### What is required
Present every line of the listing below as a JSON array of strings, one string per line, with blank lines and the pictures left out.

### Data records
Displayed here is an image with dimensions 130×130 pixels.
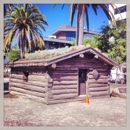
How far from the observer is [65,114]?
8.74 meters

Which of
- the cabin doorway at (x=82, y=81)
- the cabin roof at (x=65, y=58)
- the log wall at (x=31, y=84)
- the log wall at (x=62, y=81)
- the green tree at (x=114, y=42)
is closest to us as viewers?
the cabin roof at (x=65, y=58)

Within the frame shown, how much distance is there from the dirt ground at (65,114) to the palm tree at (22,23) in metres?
4.89

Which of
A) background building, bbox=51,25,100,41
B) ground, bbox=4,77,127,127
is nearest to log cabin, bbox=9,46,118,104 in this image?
ground, bbox=4,77,127,127

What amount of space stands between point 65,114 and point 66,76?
2.82 metres

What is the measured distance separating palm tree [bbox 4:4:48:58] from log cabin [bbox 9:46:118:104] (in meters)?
2.00

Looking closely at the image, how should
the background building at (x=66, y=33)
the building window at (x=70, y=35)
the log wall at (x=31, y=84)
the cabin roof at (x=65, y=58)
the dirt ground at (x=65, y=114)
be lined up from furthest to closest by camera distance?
the building window at (x=70, y=35) < the background building at (x=66, y=33) < the log wall at (x=31, y=84) < the cabin roof at (x=65, y=58) < the dirt ground at (x=65, y=114)

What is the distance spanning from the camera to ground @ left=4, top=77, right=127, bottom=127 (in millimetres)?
7680

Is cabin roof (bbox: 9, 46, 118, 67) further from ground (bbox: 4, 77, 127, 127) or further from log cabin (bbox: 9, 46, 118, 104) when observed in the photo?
ground (bbox: 4, 77, 127, 127)

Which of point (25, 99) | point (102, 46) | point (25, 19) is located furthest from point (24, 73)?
point (102, 46)

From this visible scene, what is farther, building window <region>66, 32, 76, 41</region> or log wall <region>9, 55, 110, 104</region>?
building window <region>66, 32, 76, 41</region>

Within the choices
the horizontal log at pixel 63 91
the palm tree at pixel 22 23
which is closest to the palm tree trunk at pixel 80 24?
the palm tree at pixel 22 23

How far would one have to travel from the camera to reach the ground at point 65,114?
302 inches

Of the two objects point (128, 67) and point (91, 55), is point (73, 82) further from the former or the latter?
point (128, 67)

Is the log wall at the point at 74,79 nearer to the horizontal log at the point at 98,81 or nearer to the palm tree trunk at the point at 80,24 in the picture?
the horizontal log at the point at 98,81
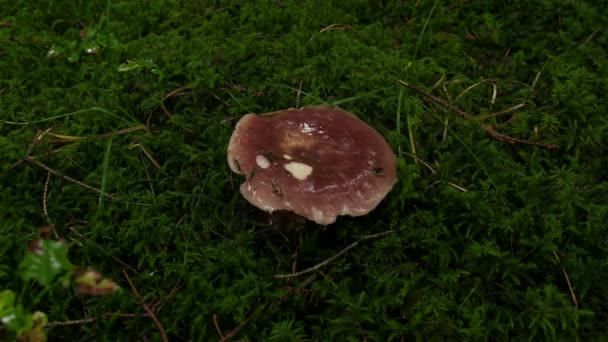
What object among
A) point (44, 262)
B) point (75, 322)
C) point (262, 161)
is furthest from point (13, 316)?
point (262, 161)

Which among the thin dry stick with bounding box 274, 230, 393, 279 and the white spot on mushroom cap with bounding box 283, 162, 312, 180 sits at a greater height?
the white spot on mushroom cap with bounding box 283, 162, 312, 180

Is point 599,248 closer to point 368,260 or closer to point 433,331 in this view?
point 433,331

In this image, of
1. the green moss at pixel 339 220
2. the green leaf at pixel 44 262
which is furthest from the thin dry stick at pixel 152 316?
the green leaf at pixel 44 262

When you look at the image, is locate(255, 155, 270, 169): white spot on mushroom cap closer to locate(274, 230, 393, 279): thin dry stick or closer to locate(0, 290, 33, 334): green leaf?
locate(274, 230, 393, 279): thin dry stick

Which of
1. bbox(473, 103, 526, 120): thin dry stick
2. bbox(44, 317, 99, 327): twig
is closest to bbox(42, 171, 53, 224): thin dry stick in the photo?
bbox(44, 317, 99, 327): twig

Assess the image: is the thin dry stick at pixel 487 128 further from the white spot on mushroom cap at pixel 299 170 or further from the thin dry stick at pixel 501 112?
the white spot on mushroom cap at pixel 299 170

### The answer
[
  "Displayed here is an image with dimensions 130×130 pixels.",
  "How far from the observer is [65,114]?",
  "8.74 meters",
  "Which of",
  "- the cabin doorway at (x=82, y=81)",
  "- the cabin roof at (x=65, y=58)",
  "- the log wall at (x=31, y=84)",
  "- the log wall at (x=62, y=81)",
  "- the green tree at (x=114, y=42)",
  "is closest to us as viewers?",
  "the cabin roof at (x=65, y=58)",
  "Within the frame shown, how much distance is there from the dirt ground at (65,114) to the palm tree at (22,23) in metres?",
  "4.89",
  "Which of",
  "A) background building, bbox=51,25,100,41",
  "B) ground, bbox=4,77,127,127",
  "is nearest to log cabin, bbox=9,46,118,104 in this image?",
  "ground, bbox=4,77,127,127",
  "What amount of space stands between point 65,114 and point 66,76?",
  "2.82 metres",
  "What is the measured distance separating palm tree [bbox 4:4:48:58] from log cabin [bbox 9:46:118:104] (in meters)?",
  "2.00",
  "Looking closely at the image, how should",
  "the background building at (x=66, y=33)",
  "the building window at (x=70, y=35)",
  "the log wall at (x=31, y=84)",
  "the cabin roof at (x=65, y=58)",
  "the dirt ground at (x=65, y=114)",
  "be lined up from furthest to closest by camera distance?",
  "the building window at (x=70, y=35) < the background building at (x=66, y=33) < the log wall at (x=31, y=84) < the cabin roof at (x=65, y=58) < the dirt ground at (x=65, y=114)",
  "What is the distance spanning from the camera to ground @ left=4, top=77, right=127, bottom=127 (in millimetres)?",
  "7680",
  "Is cabin roof (bbox: 9, 46, 118, 67) further from ground (bbox: 4, 77, 127, 127) or further from log cabin (bbox: 9, 46, 118, 104) when observed in the photo?",
  "ground (bbox: 4, 77, 127, 127)",
  "Which of point (25, 99) | point (102, 46) | point (25, 19) is located furthest from point (24, 73)?",
  "point (102, 46)",
  "From this visible scene, what is farther, building window <region>66, 32, 76, 41</region> or log wall <region>9, 55, 110, 104</region>?",
  "building window <region>66, 32, 76, 41</region>",
  "Within the choices",
  "the horizontal log at pixel 63 91",
  "the palm tree at pixel 22 23",
  "which is closest to the palm tree trunk at pixel 80 24?",
  "the palm tree at pixel 22 23",
  "How far would one have to travel from the camera to reach the ground at point 65,114?",
  "302 inches",
  "Of the two objects point (128, 67) and point (91, 55), is point (73, 82) further from the former or the latter?",
  "point (128, 67)",
  "Is the log wall at the point at 74,79 nearer to the horizontal log at the point at 98,81 or nearer to the palm tree trunk at the point at 80,24 in the picture?",
  "the horizontal log at the point at 98,81",
  "What object among",
  "A) point (44, 262)",
  "B) point (75, 322)",
  "C) point (262, 161)",
  "is furthest from point (13, 316)?",
  "point (262, 161)",
  "Which among the thin dry stick with bounding box 274, 230, 393, 279 and the white spot on mushroom cap with bounding box 283, 162, 312, 180 sits at a greater height?",
  "the white spot on mushroom cap with bounding box 283, 162, 312, 180",
  "Is point 599,248 closer to point 368,260 or closer to point 433,331 in this view?",
  "point 433,331",
  "In this image, of",
  "1. the green moss at pixel 339 220",
  "2. the green leaf at pixel 44 262",
  "which is furthest from the thin dry stick at pixel 152 316?",
  "the green leaf at pixel 44 262",
  "When you look at the image, is locate(255, 155, 270, 169): white spot on mushroom cap closer to locate(274, 230, 393, 279): thin dry stick or closer to locate(0, 290, 33, 334): green leaf?",
  "locate(274, 230, 393, 279): thin dry stick",
  "Which of",
  "1. bbox(473, 103, 526, 120): thin dry stick",
  "2. bbox(44, 317, 99, 327): twig",
  "is closest to bbox(42, 171, 53, 224): thin dry stick in the photo?",
  "bbox(44, 317, 99, 327): twig",
  "Assess the image: is the thin dry stick at pixel 487 128 further from the white spot on mushroom cap at pixel 299 170 or further from the thin dry stick at pixel 501 112?",
  "the white spot on mushroom cap at pixel 299 170"
]